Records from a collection
== == ==
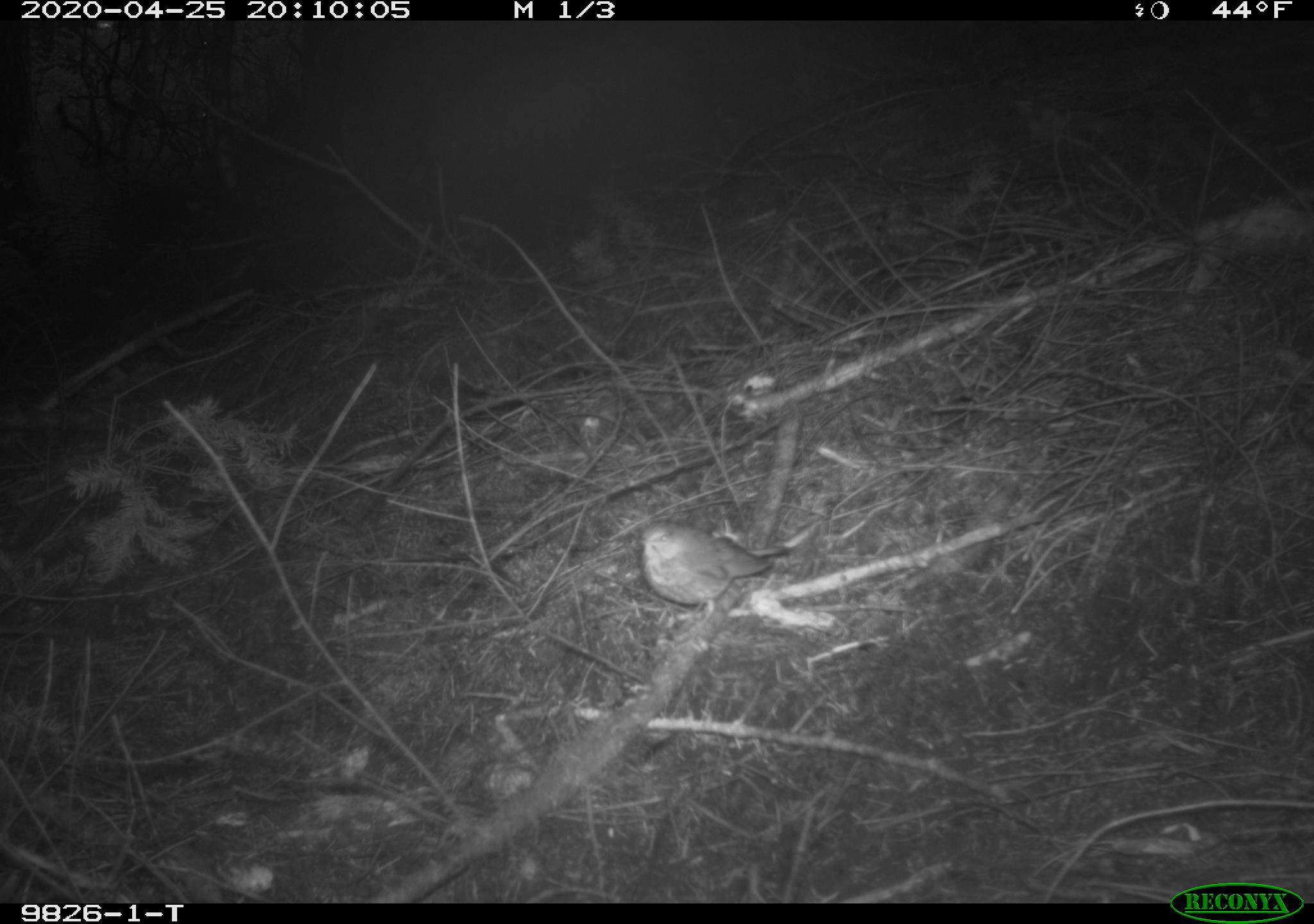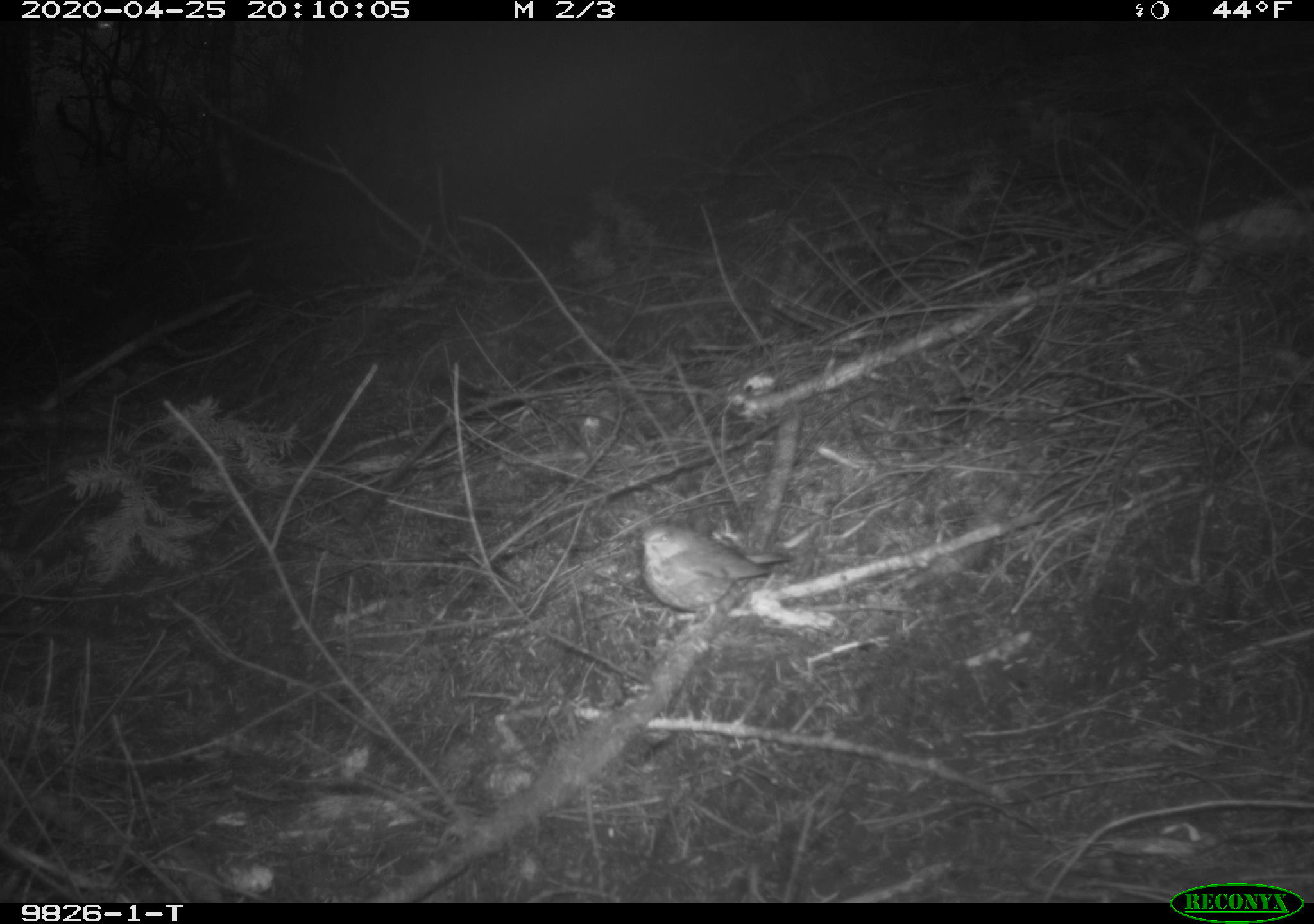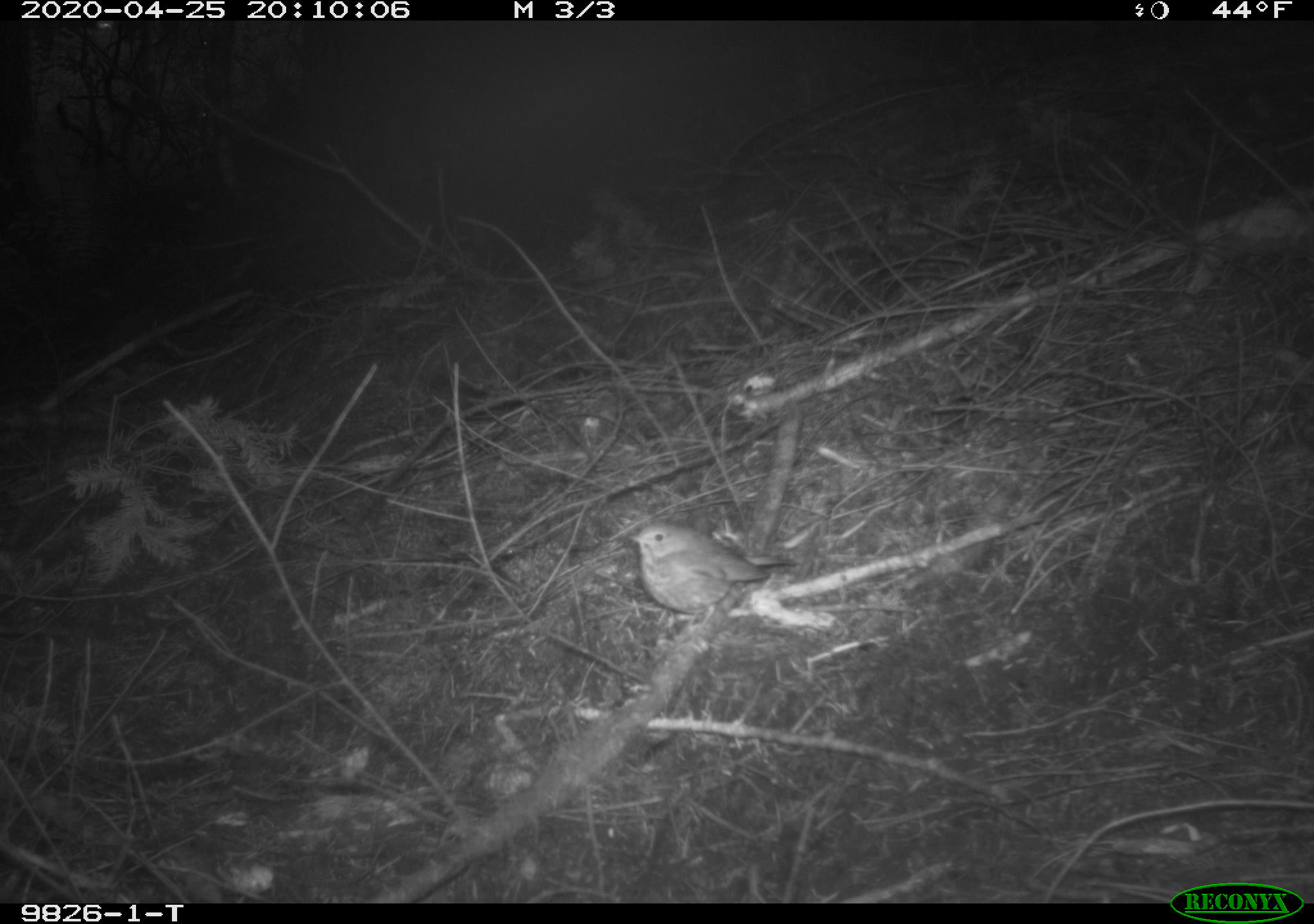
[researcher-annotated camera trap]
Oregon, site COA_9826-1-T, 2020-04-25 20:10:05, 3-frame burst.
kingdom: Animalia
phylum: Chordata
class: Aves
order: Passeriformes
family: Turdidae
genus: Catharus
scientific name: Catharus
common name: brown thrushes and nightingale-thrushes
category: catharus species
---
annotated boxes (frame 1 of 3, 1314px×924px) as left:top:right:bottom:
catharus species: 630:513:800:616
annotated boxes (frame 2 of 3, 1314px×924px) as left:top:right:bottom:
catharus species: 629:513:812:627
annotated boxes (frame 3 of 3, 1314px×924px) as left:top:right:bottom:
catharus species: 611:510:813:631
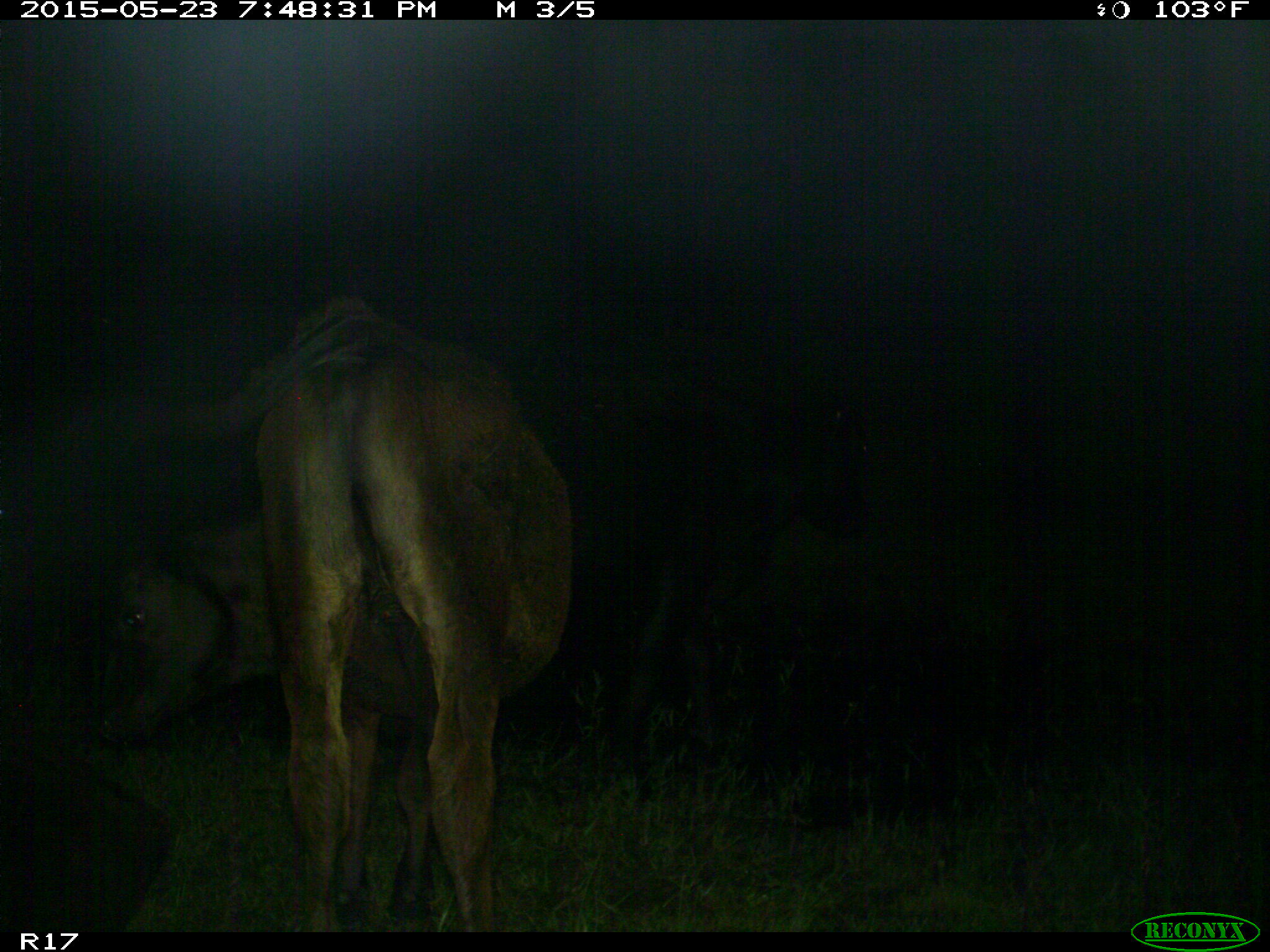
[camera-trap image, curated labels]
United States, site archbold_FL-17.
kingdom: Animalia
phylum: Chordata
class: Mammalia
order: Artiodactyla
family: Bovidae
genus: Bos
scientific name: Bos taurus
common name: domestic cow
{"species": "Bos taurus (domestic cow)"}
== == ==
◆ **EXERCISE DIRECTIONS**: Give the preceding data back exactly, minus every picture.

◆ **RESPONSE TO THE TASK**:
[researcher-annotated camera trap]
Oregon, site COA_9826-1-T, 2020-04-25 20:10:05, 3-frame burst.
kingdom: Animalia
phylum: Chordata
class: Aves
order: Passeriformes
family: Turdidae
genus: Catharus
scientific name: Catharus
common name: brown thrushes and nightingale-thrushes
category: catharus species
---
annotated boxes (frame 1 of 3, 1314px×924px) as left:top:right:bottom:
catharus species: 630:513:800:616
annotated boxes (frame 2 of 3, 1314px×924px) as left:top:right:bottom:
catharus species: 629:513:812:627
annotated boxes (frame 3 of 3, 1314px×924px) as left:top:right:bottom:
catharus species: 611:510:813:631
[camera-trap image, curated labels]
United States, site archbold_FL-17.
kingdom: Animalia
phylum: Chordata
class: Mammalia
order: Artiodactyla
family: Bovidae
genus: Bos
scientific name: Bos taurus
common name: domestic cow
{"species": "Bos taurus (domestic cow)"}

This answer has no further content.